Set down, word for word, the stretch of lines from the one containing "Assessing textured bark" to the end of the records below.

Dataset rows
_ _ _

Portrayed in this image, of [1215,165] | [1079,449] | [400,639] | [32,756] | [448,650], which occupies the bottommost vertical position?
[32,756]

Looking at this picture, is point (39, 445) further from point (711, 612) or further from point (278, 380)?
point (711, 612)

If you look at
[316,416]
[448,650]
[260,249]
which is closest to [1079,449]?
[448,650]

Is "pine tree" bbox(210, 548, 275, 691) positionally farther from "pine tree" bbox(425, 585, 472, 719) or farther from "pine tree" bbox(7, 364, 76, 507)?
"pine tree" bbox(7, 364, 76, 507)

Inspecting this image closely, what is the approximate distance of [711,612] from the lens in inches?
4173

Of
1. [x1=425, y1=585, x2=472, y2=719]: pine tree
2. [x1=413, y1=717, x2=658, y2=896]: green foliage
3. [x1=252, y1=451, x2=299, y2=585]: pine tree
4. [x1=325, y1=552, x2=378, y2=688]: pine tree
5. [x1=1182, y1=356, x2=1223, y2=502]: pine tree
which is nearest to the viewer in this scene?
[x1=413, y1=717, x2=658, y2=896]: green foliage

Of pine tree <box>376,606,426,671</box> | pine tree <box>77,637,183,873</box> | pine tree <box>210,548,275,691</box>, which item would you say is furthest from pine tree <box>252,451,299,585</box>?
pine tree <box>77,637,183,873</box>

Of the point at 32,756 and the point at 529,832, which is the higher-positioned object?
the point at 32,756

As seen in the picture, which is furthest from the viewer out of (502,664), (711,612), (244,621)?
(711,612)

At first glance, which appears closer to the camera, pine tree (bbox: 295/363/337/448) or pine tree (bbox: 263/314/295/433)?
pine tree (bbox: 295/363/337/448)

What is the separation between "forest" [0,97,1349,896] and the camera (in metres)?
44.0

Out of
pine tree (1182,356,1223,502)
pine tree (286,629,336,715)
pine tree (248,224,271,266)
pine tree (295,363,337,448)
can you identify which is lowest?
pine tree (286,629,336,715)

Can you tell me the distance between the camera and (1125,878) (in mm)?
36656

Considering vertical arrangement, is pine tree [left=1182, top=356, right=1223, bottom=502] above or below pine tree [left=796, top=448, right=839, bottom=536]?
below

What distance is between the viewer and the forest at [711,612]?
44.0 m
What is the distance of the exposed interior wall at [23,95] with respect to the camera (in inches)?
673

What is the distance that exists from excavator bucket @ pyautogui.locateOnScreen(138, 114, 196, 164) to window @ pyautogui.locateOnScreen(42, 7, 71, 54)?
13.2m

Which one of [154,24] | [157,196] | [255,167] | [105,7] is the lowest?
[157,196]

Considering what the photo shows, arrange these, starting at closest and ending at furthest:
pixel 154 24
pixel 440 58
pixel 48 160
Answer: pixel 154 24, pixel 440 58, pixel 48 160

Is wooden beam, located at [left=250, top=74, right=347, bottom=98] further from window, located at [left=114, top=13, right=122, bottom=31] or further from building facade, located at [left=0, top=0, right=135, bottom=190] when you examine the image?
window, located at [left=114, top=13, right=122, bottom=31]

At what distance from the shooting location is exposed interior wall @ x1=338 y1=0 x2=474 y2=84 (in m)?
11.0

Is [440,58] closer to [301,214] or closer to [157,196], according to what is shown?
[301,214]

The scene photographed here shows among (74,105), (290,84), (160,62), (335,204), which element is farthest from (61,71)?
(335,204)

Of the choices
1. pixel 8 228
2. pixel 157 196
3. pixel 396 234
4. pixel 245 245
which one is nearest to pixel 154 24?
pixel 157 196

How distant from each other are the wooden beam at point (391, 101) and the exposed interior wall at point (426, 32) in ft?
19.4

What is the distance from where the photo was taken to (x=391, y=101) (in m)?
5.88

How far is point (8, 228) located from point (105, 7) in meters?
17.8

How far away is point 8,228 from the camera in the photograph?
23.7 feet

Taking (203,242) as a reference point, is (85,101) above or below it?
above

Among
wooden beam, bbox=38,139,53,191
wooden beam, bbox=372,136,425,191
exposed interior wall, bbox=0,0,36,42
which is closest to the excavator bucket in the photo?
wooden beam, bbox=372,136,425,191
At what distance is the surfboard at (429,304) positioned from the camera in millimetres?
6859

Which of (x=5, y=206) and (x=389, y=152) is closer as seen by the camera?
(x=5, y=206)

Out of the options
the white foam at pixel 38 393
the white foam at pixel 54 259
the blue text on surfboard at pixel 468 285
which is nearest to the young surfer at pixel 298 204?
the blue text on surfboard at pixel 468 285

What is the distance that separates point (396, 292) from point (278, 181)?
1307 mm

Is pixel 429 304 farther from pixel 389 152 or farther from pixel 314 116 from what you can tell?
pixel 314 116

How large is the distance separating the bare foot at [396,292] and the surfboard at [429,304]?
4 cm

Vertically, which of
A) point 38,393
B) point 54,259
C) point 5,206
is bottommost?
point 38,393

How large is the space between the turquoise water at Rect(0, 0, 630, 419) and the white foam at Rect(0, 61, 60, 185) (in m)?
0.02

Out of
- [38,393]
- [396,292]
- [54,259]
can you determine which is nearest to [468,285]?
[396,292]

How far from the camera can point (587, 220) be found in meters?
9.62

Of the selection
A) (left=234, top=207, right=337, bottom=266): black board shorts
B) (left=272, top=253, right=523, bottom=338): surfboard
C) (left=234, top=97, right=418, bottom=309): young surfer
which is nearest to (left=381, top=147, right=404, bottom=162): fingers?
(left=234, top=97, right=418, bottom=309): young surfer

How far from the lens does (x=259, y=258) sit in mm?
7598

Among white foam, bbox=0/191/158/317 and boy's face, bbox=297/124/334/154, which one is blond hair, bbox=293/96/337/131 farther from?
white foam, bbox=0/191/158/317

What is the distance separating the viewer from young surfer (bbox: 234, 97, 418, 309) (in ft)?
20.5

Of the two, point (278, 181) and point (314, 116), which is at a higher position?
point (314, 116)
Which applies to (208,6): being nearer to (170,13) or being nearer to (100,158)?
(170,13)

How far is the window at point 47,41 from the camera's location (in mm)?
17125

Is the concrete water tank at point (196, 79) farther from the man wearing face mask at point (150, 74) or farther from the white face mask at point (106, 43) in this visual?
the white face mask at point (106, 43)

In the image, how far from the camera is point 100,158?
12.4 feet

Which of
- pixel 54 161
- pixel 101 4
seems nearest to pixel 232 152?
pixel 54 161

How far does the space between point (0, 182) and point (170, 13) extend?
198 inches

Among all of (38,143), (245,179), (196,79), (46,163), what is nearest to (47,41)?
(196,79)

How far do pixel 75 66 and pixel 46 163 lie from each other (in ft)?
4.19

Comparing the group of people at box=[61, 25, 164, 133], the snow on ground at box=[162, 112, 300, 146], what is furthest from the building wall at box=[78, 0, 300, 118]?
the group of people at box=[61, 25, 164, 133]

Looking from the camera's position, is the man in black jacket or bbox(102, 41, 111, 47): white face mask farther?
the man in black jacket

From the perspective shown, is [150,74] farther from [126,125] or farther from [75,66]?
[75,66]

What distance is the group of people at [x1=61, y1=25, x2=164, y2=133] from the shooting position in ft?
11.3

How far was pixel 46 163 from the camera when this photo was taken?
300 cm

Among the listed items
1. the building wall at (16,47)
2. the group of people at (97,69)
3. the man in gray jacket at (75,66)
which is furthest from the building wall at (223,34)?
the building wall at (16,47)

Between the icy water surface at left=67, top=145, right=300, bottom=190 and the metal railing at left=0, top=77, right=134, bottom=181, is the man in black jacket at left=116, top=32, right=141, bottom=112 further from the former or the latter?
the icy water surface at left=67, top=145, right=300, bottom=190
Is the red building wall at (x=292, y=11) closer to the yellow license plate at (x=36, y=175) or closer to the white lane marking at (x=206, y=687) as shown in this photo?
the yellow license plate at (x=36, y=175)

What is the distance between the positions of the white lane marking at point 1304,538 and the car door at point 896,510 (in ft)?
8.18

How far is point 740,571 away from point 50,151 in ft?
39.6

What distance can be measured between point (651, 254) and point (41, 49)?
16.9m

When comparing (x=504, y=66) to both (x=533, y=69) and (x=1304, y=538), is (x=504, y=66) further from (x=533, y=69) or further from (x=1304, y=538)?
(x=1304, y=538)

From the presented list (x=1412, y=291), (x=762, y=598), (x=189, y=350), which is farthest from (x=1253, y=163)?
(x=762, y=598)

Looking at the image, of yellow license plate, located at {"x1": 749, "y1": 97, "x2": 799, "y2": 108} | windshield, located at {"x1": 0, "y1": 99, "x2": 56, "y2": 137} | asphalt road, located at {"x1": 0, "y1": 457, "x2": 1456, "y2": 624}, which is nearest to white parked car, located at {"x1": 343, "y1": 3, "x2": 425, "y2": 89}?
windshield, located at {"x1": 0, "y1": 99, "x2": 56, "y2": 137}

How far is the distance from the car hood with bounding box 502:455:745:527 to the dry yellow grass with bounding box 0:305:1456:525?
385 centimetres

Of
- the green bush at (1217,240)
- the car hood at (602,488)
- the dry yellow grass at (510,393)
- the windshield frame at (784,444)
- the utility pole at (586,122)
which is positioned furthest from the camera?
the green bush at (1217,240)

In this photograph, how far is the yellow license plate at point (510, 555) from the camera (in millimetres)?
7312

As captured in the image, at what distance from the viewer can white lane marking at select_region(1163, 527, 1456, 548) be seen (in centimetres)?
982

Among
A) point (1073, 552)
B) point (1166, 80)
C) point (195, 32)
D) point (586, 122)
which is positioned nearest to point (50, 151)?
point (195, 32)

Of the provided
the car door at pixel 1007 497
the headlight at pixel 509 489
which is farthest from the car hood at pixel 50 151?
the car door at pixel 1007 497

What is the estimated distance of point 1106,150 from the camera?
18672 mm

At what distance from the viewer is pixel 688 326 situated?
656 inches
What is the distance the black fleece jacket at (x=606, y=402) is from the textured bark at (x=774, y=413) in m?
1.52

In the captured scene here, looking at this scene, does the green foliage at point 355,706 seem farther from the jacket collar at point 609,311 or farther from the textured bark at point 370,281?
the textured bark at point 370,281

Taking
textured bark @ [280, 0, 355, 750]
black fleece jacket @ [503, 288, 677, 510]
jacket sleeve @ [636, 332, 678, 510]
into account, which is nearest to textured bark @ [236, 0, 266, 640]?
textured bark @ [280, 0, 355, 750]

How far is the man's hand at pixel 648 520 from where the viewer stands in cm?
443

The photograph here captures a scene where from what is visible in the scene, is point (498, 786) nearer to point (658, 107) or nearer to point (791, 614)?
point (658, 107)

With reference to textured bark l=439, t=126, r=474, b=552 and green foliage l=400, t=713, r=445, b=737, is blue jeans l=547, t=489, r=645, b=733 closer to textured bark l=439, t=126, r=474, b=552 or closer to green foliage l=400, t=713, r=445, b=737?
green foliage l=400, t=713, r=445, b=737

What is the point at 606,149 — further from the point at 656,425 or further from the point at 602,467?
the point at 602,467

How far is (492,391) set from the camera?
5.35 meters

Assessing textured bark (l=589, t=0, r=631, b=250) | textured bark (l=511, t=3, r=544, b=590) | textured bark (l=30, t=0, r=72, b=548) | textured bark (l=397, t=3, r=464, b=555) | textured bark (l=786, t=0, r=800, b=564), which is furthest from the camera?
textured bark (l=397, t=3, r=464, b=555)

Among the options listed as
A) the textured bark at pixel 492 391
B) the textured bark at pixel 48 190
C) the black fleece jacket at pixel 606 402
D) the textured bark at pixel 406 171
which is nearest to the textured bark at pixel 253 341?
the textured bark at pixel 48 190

_ _ _

■ EXERCISE OUTPUT
Assessing textured bark (l=589, t=0, r=631, b=250) | textured bark (l=511, t=3, r=544, b=590) | textured bark (l=30, t=0, r=72, b=548) | textured bark (l=397, t=3, r=464, b=555) | textured bark (l=786, t=0, r=800, b=564), which is furthest from the camera?
textured bark (l=397, t=3, r=464, b=555)

Among the options listed as
A) the textured bark at pixel 492 391
B) the textured bark at pixel 48 190
C) the black fleece jacket at pixel 606 402
D) the textured bark at pixel 406 171
which is nearest to the textured bark at pixel 253 341?
the textured bark at pixel 48 190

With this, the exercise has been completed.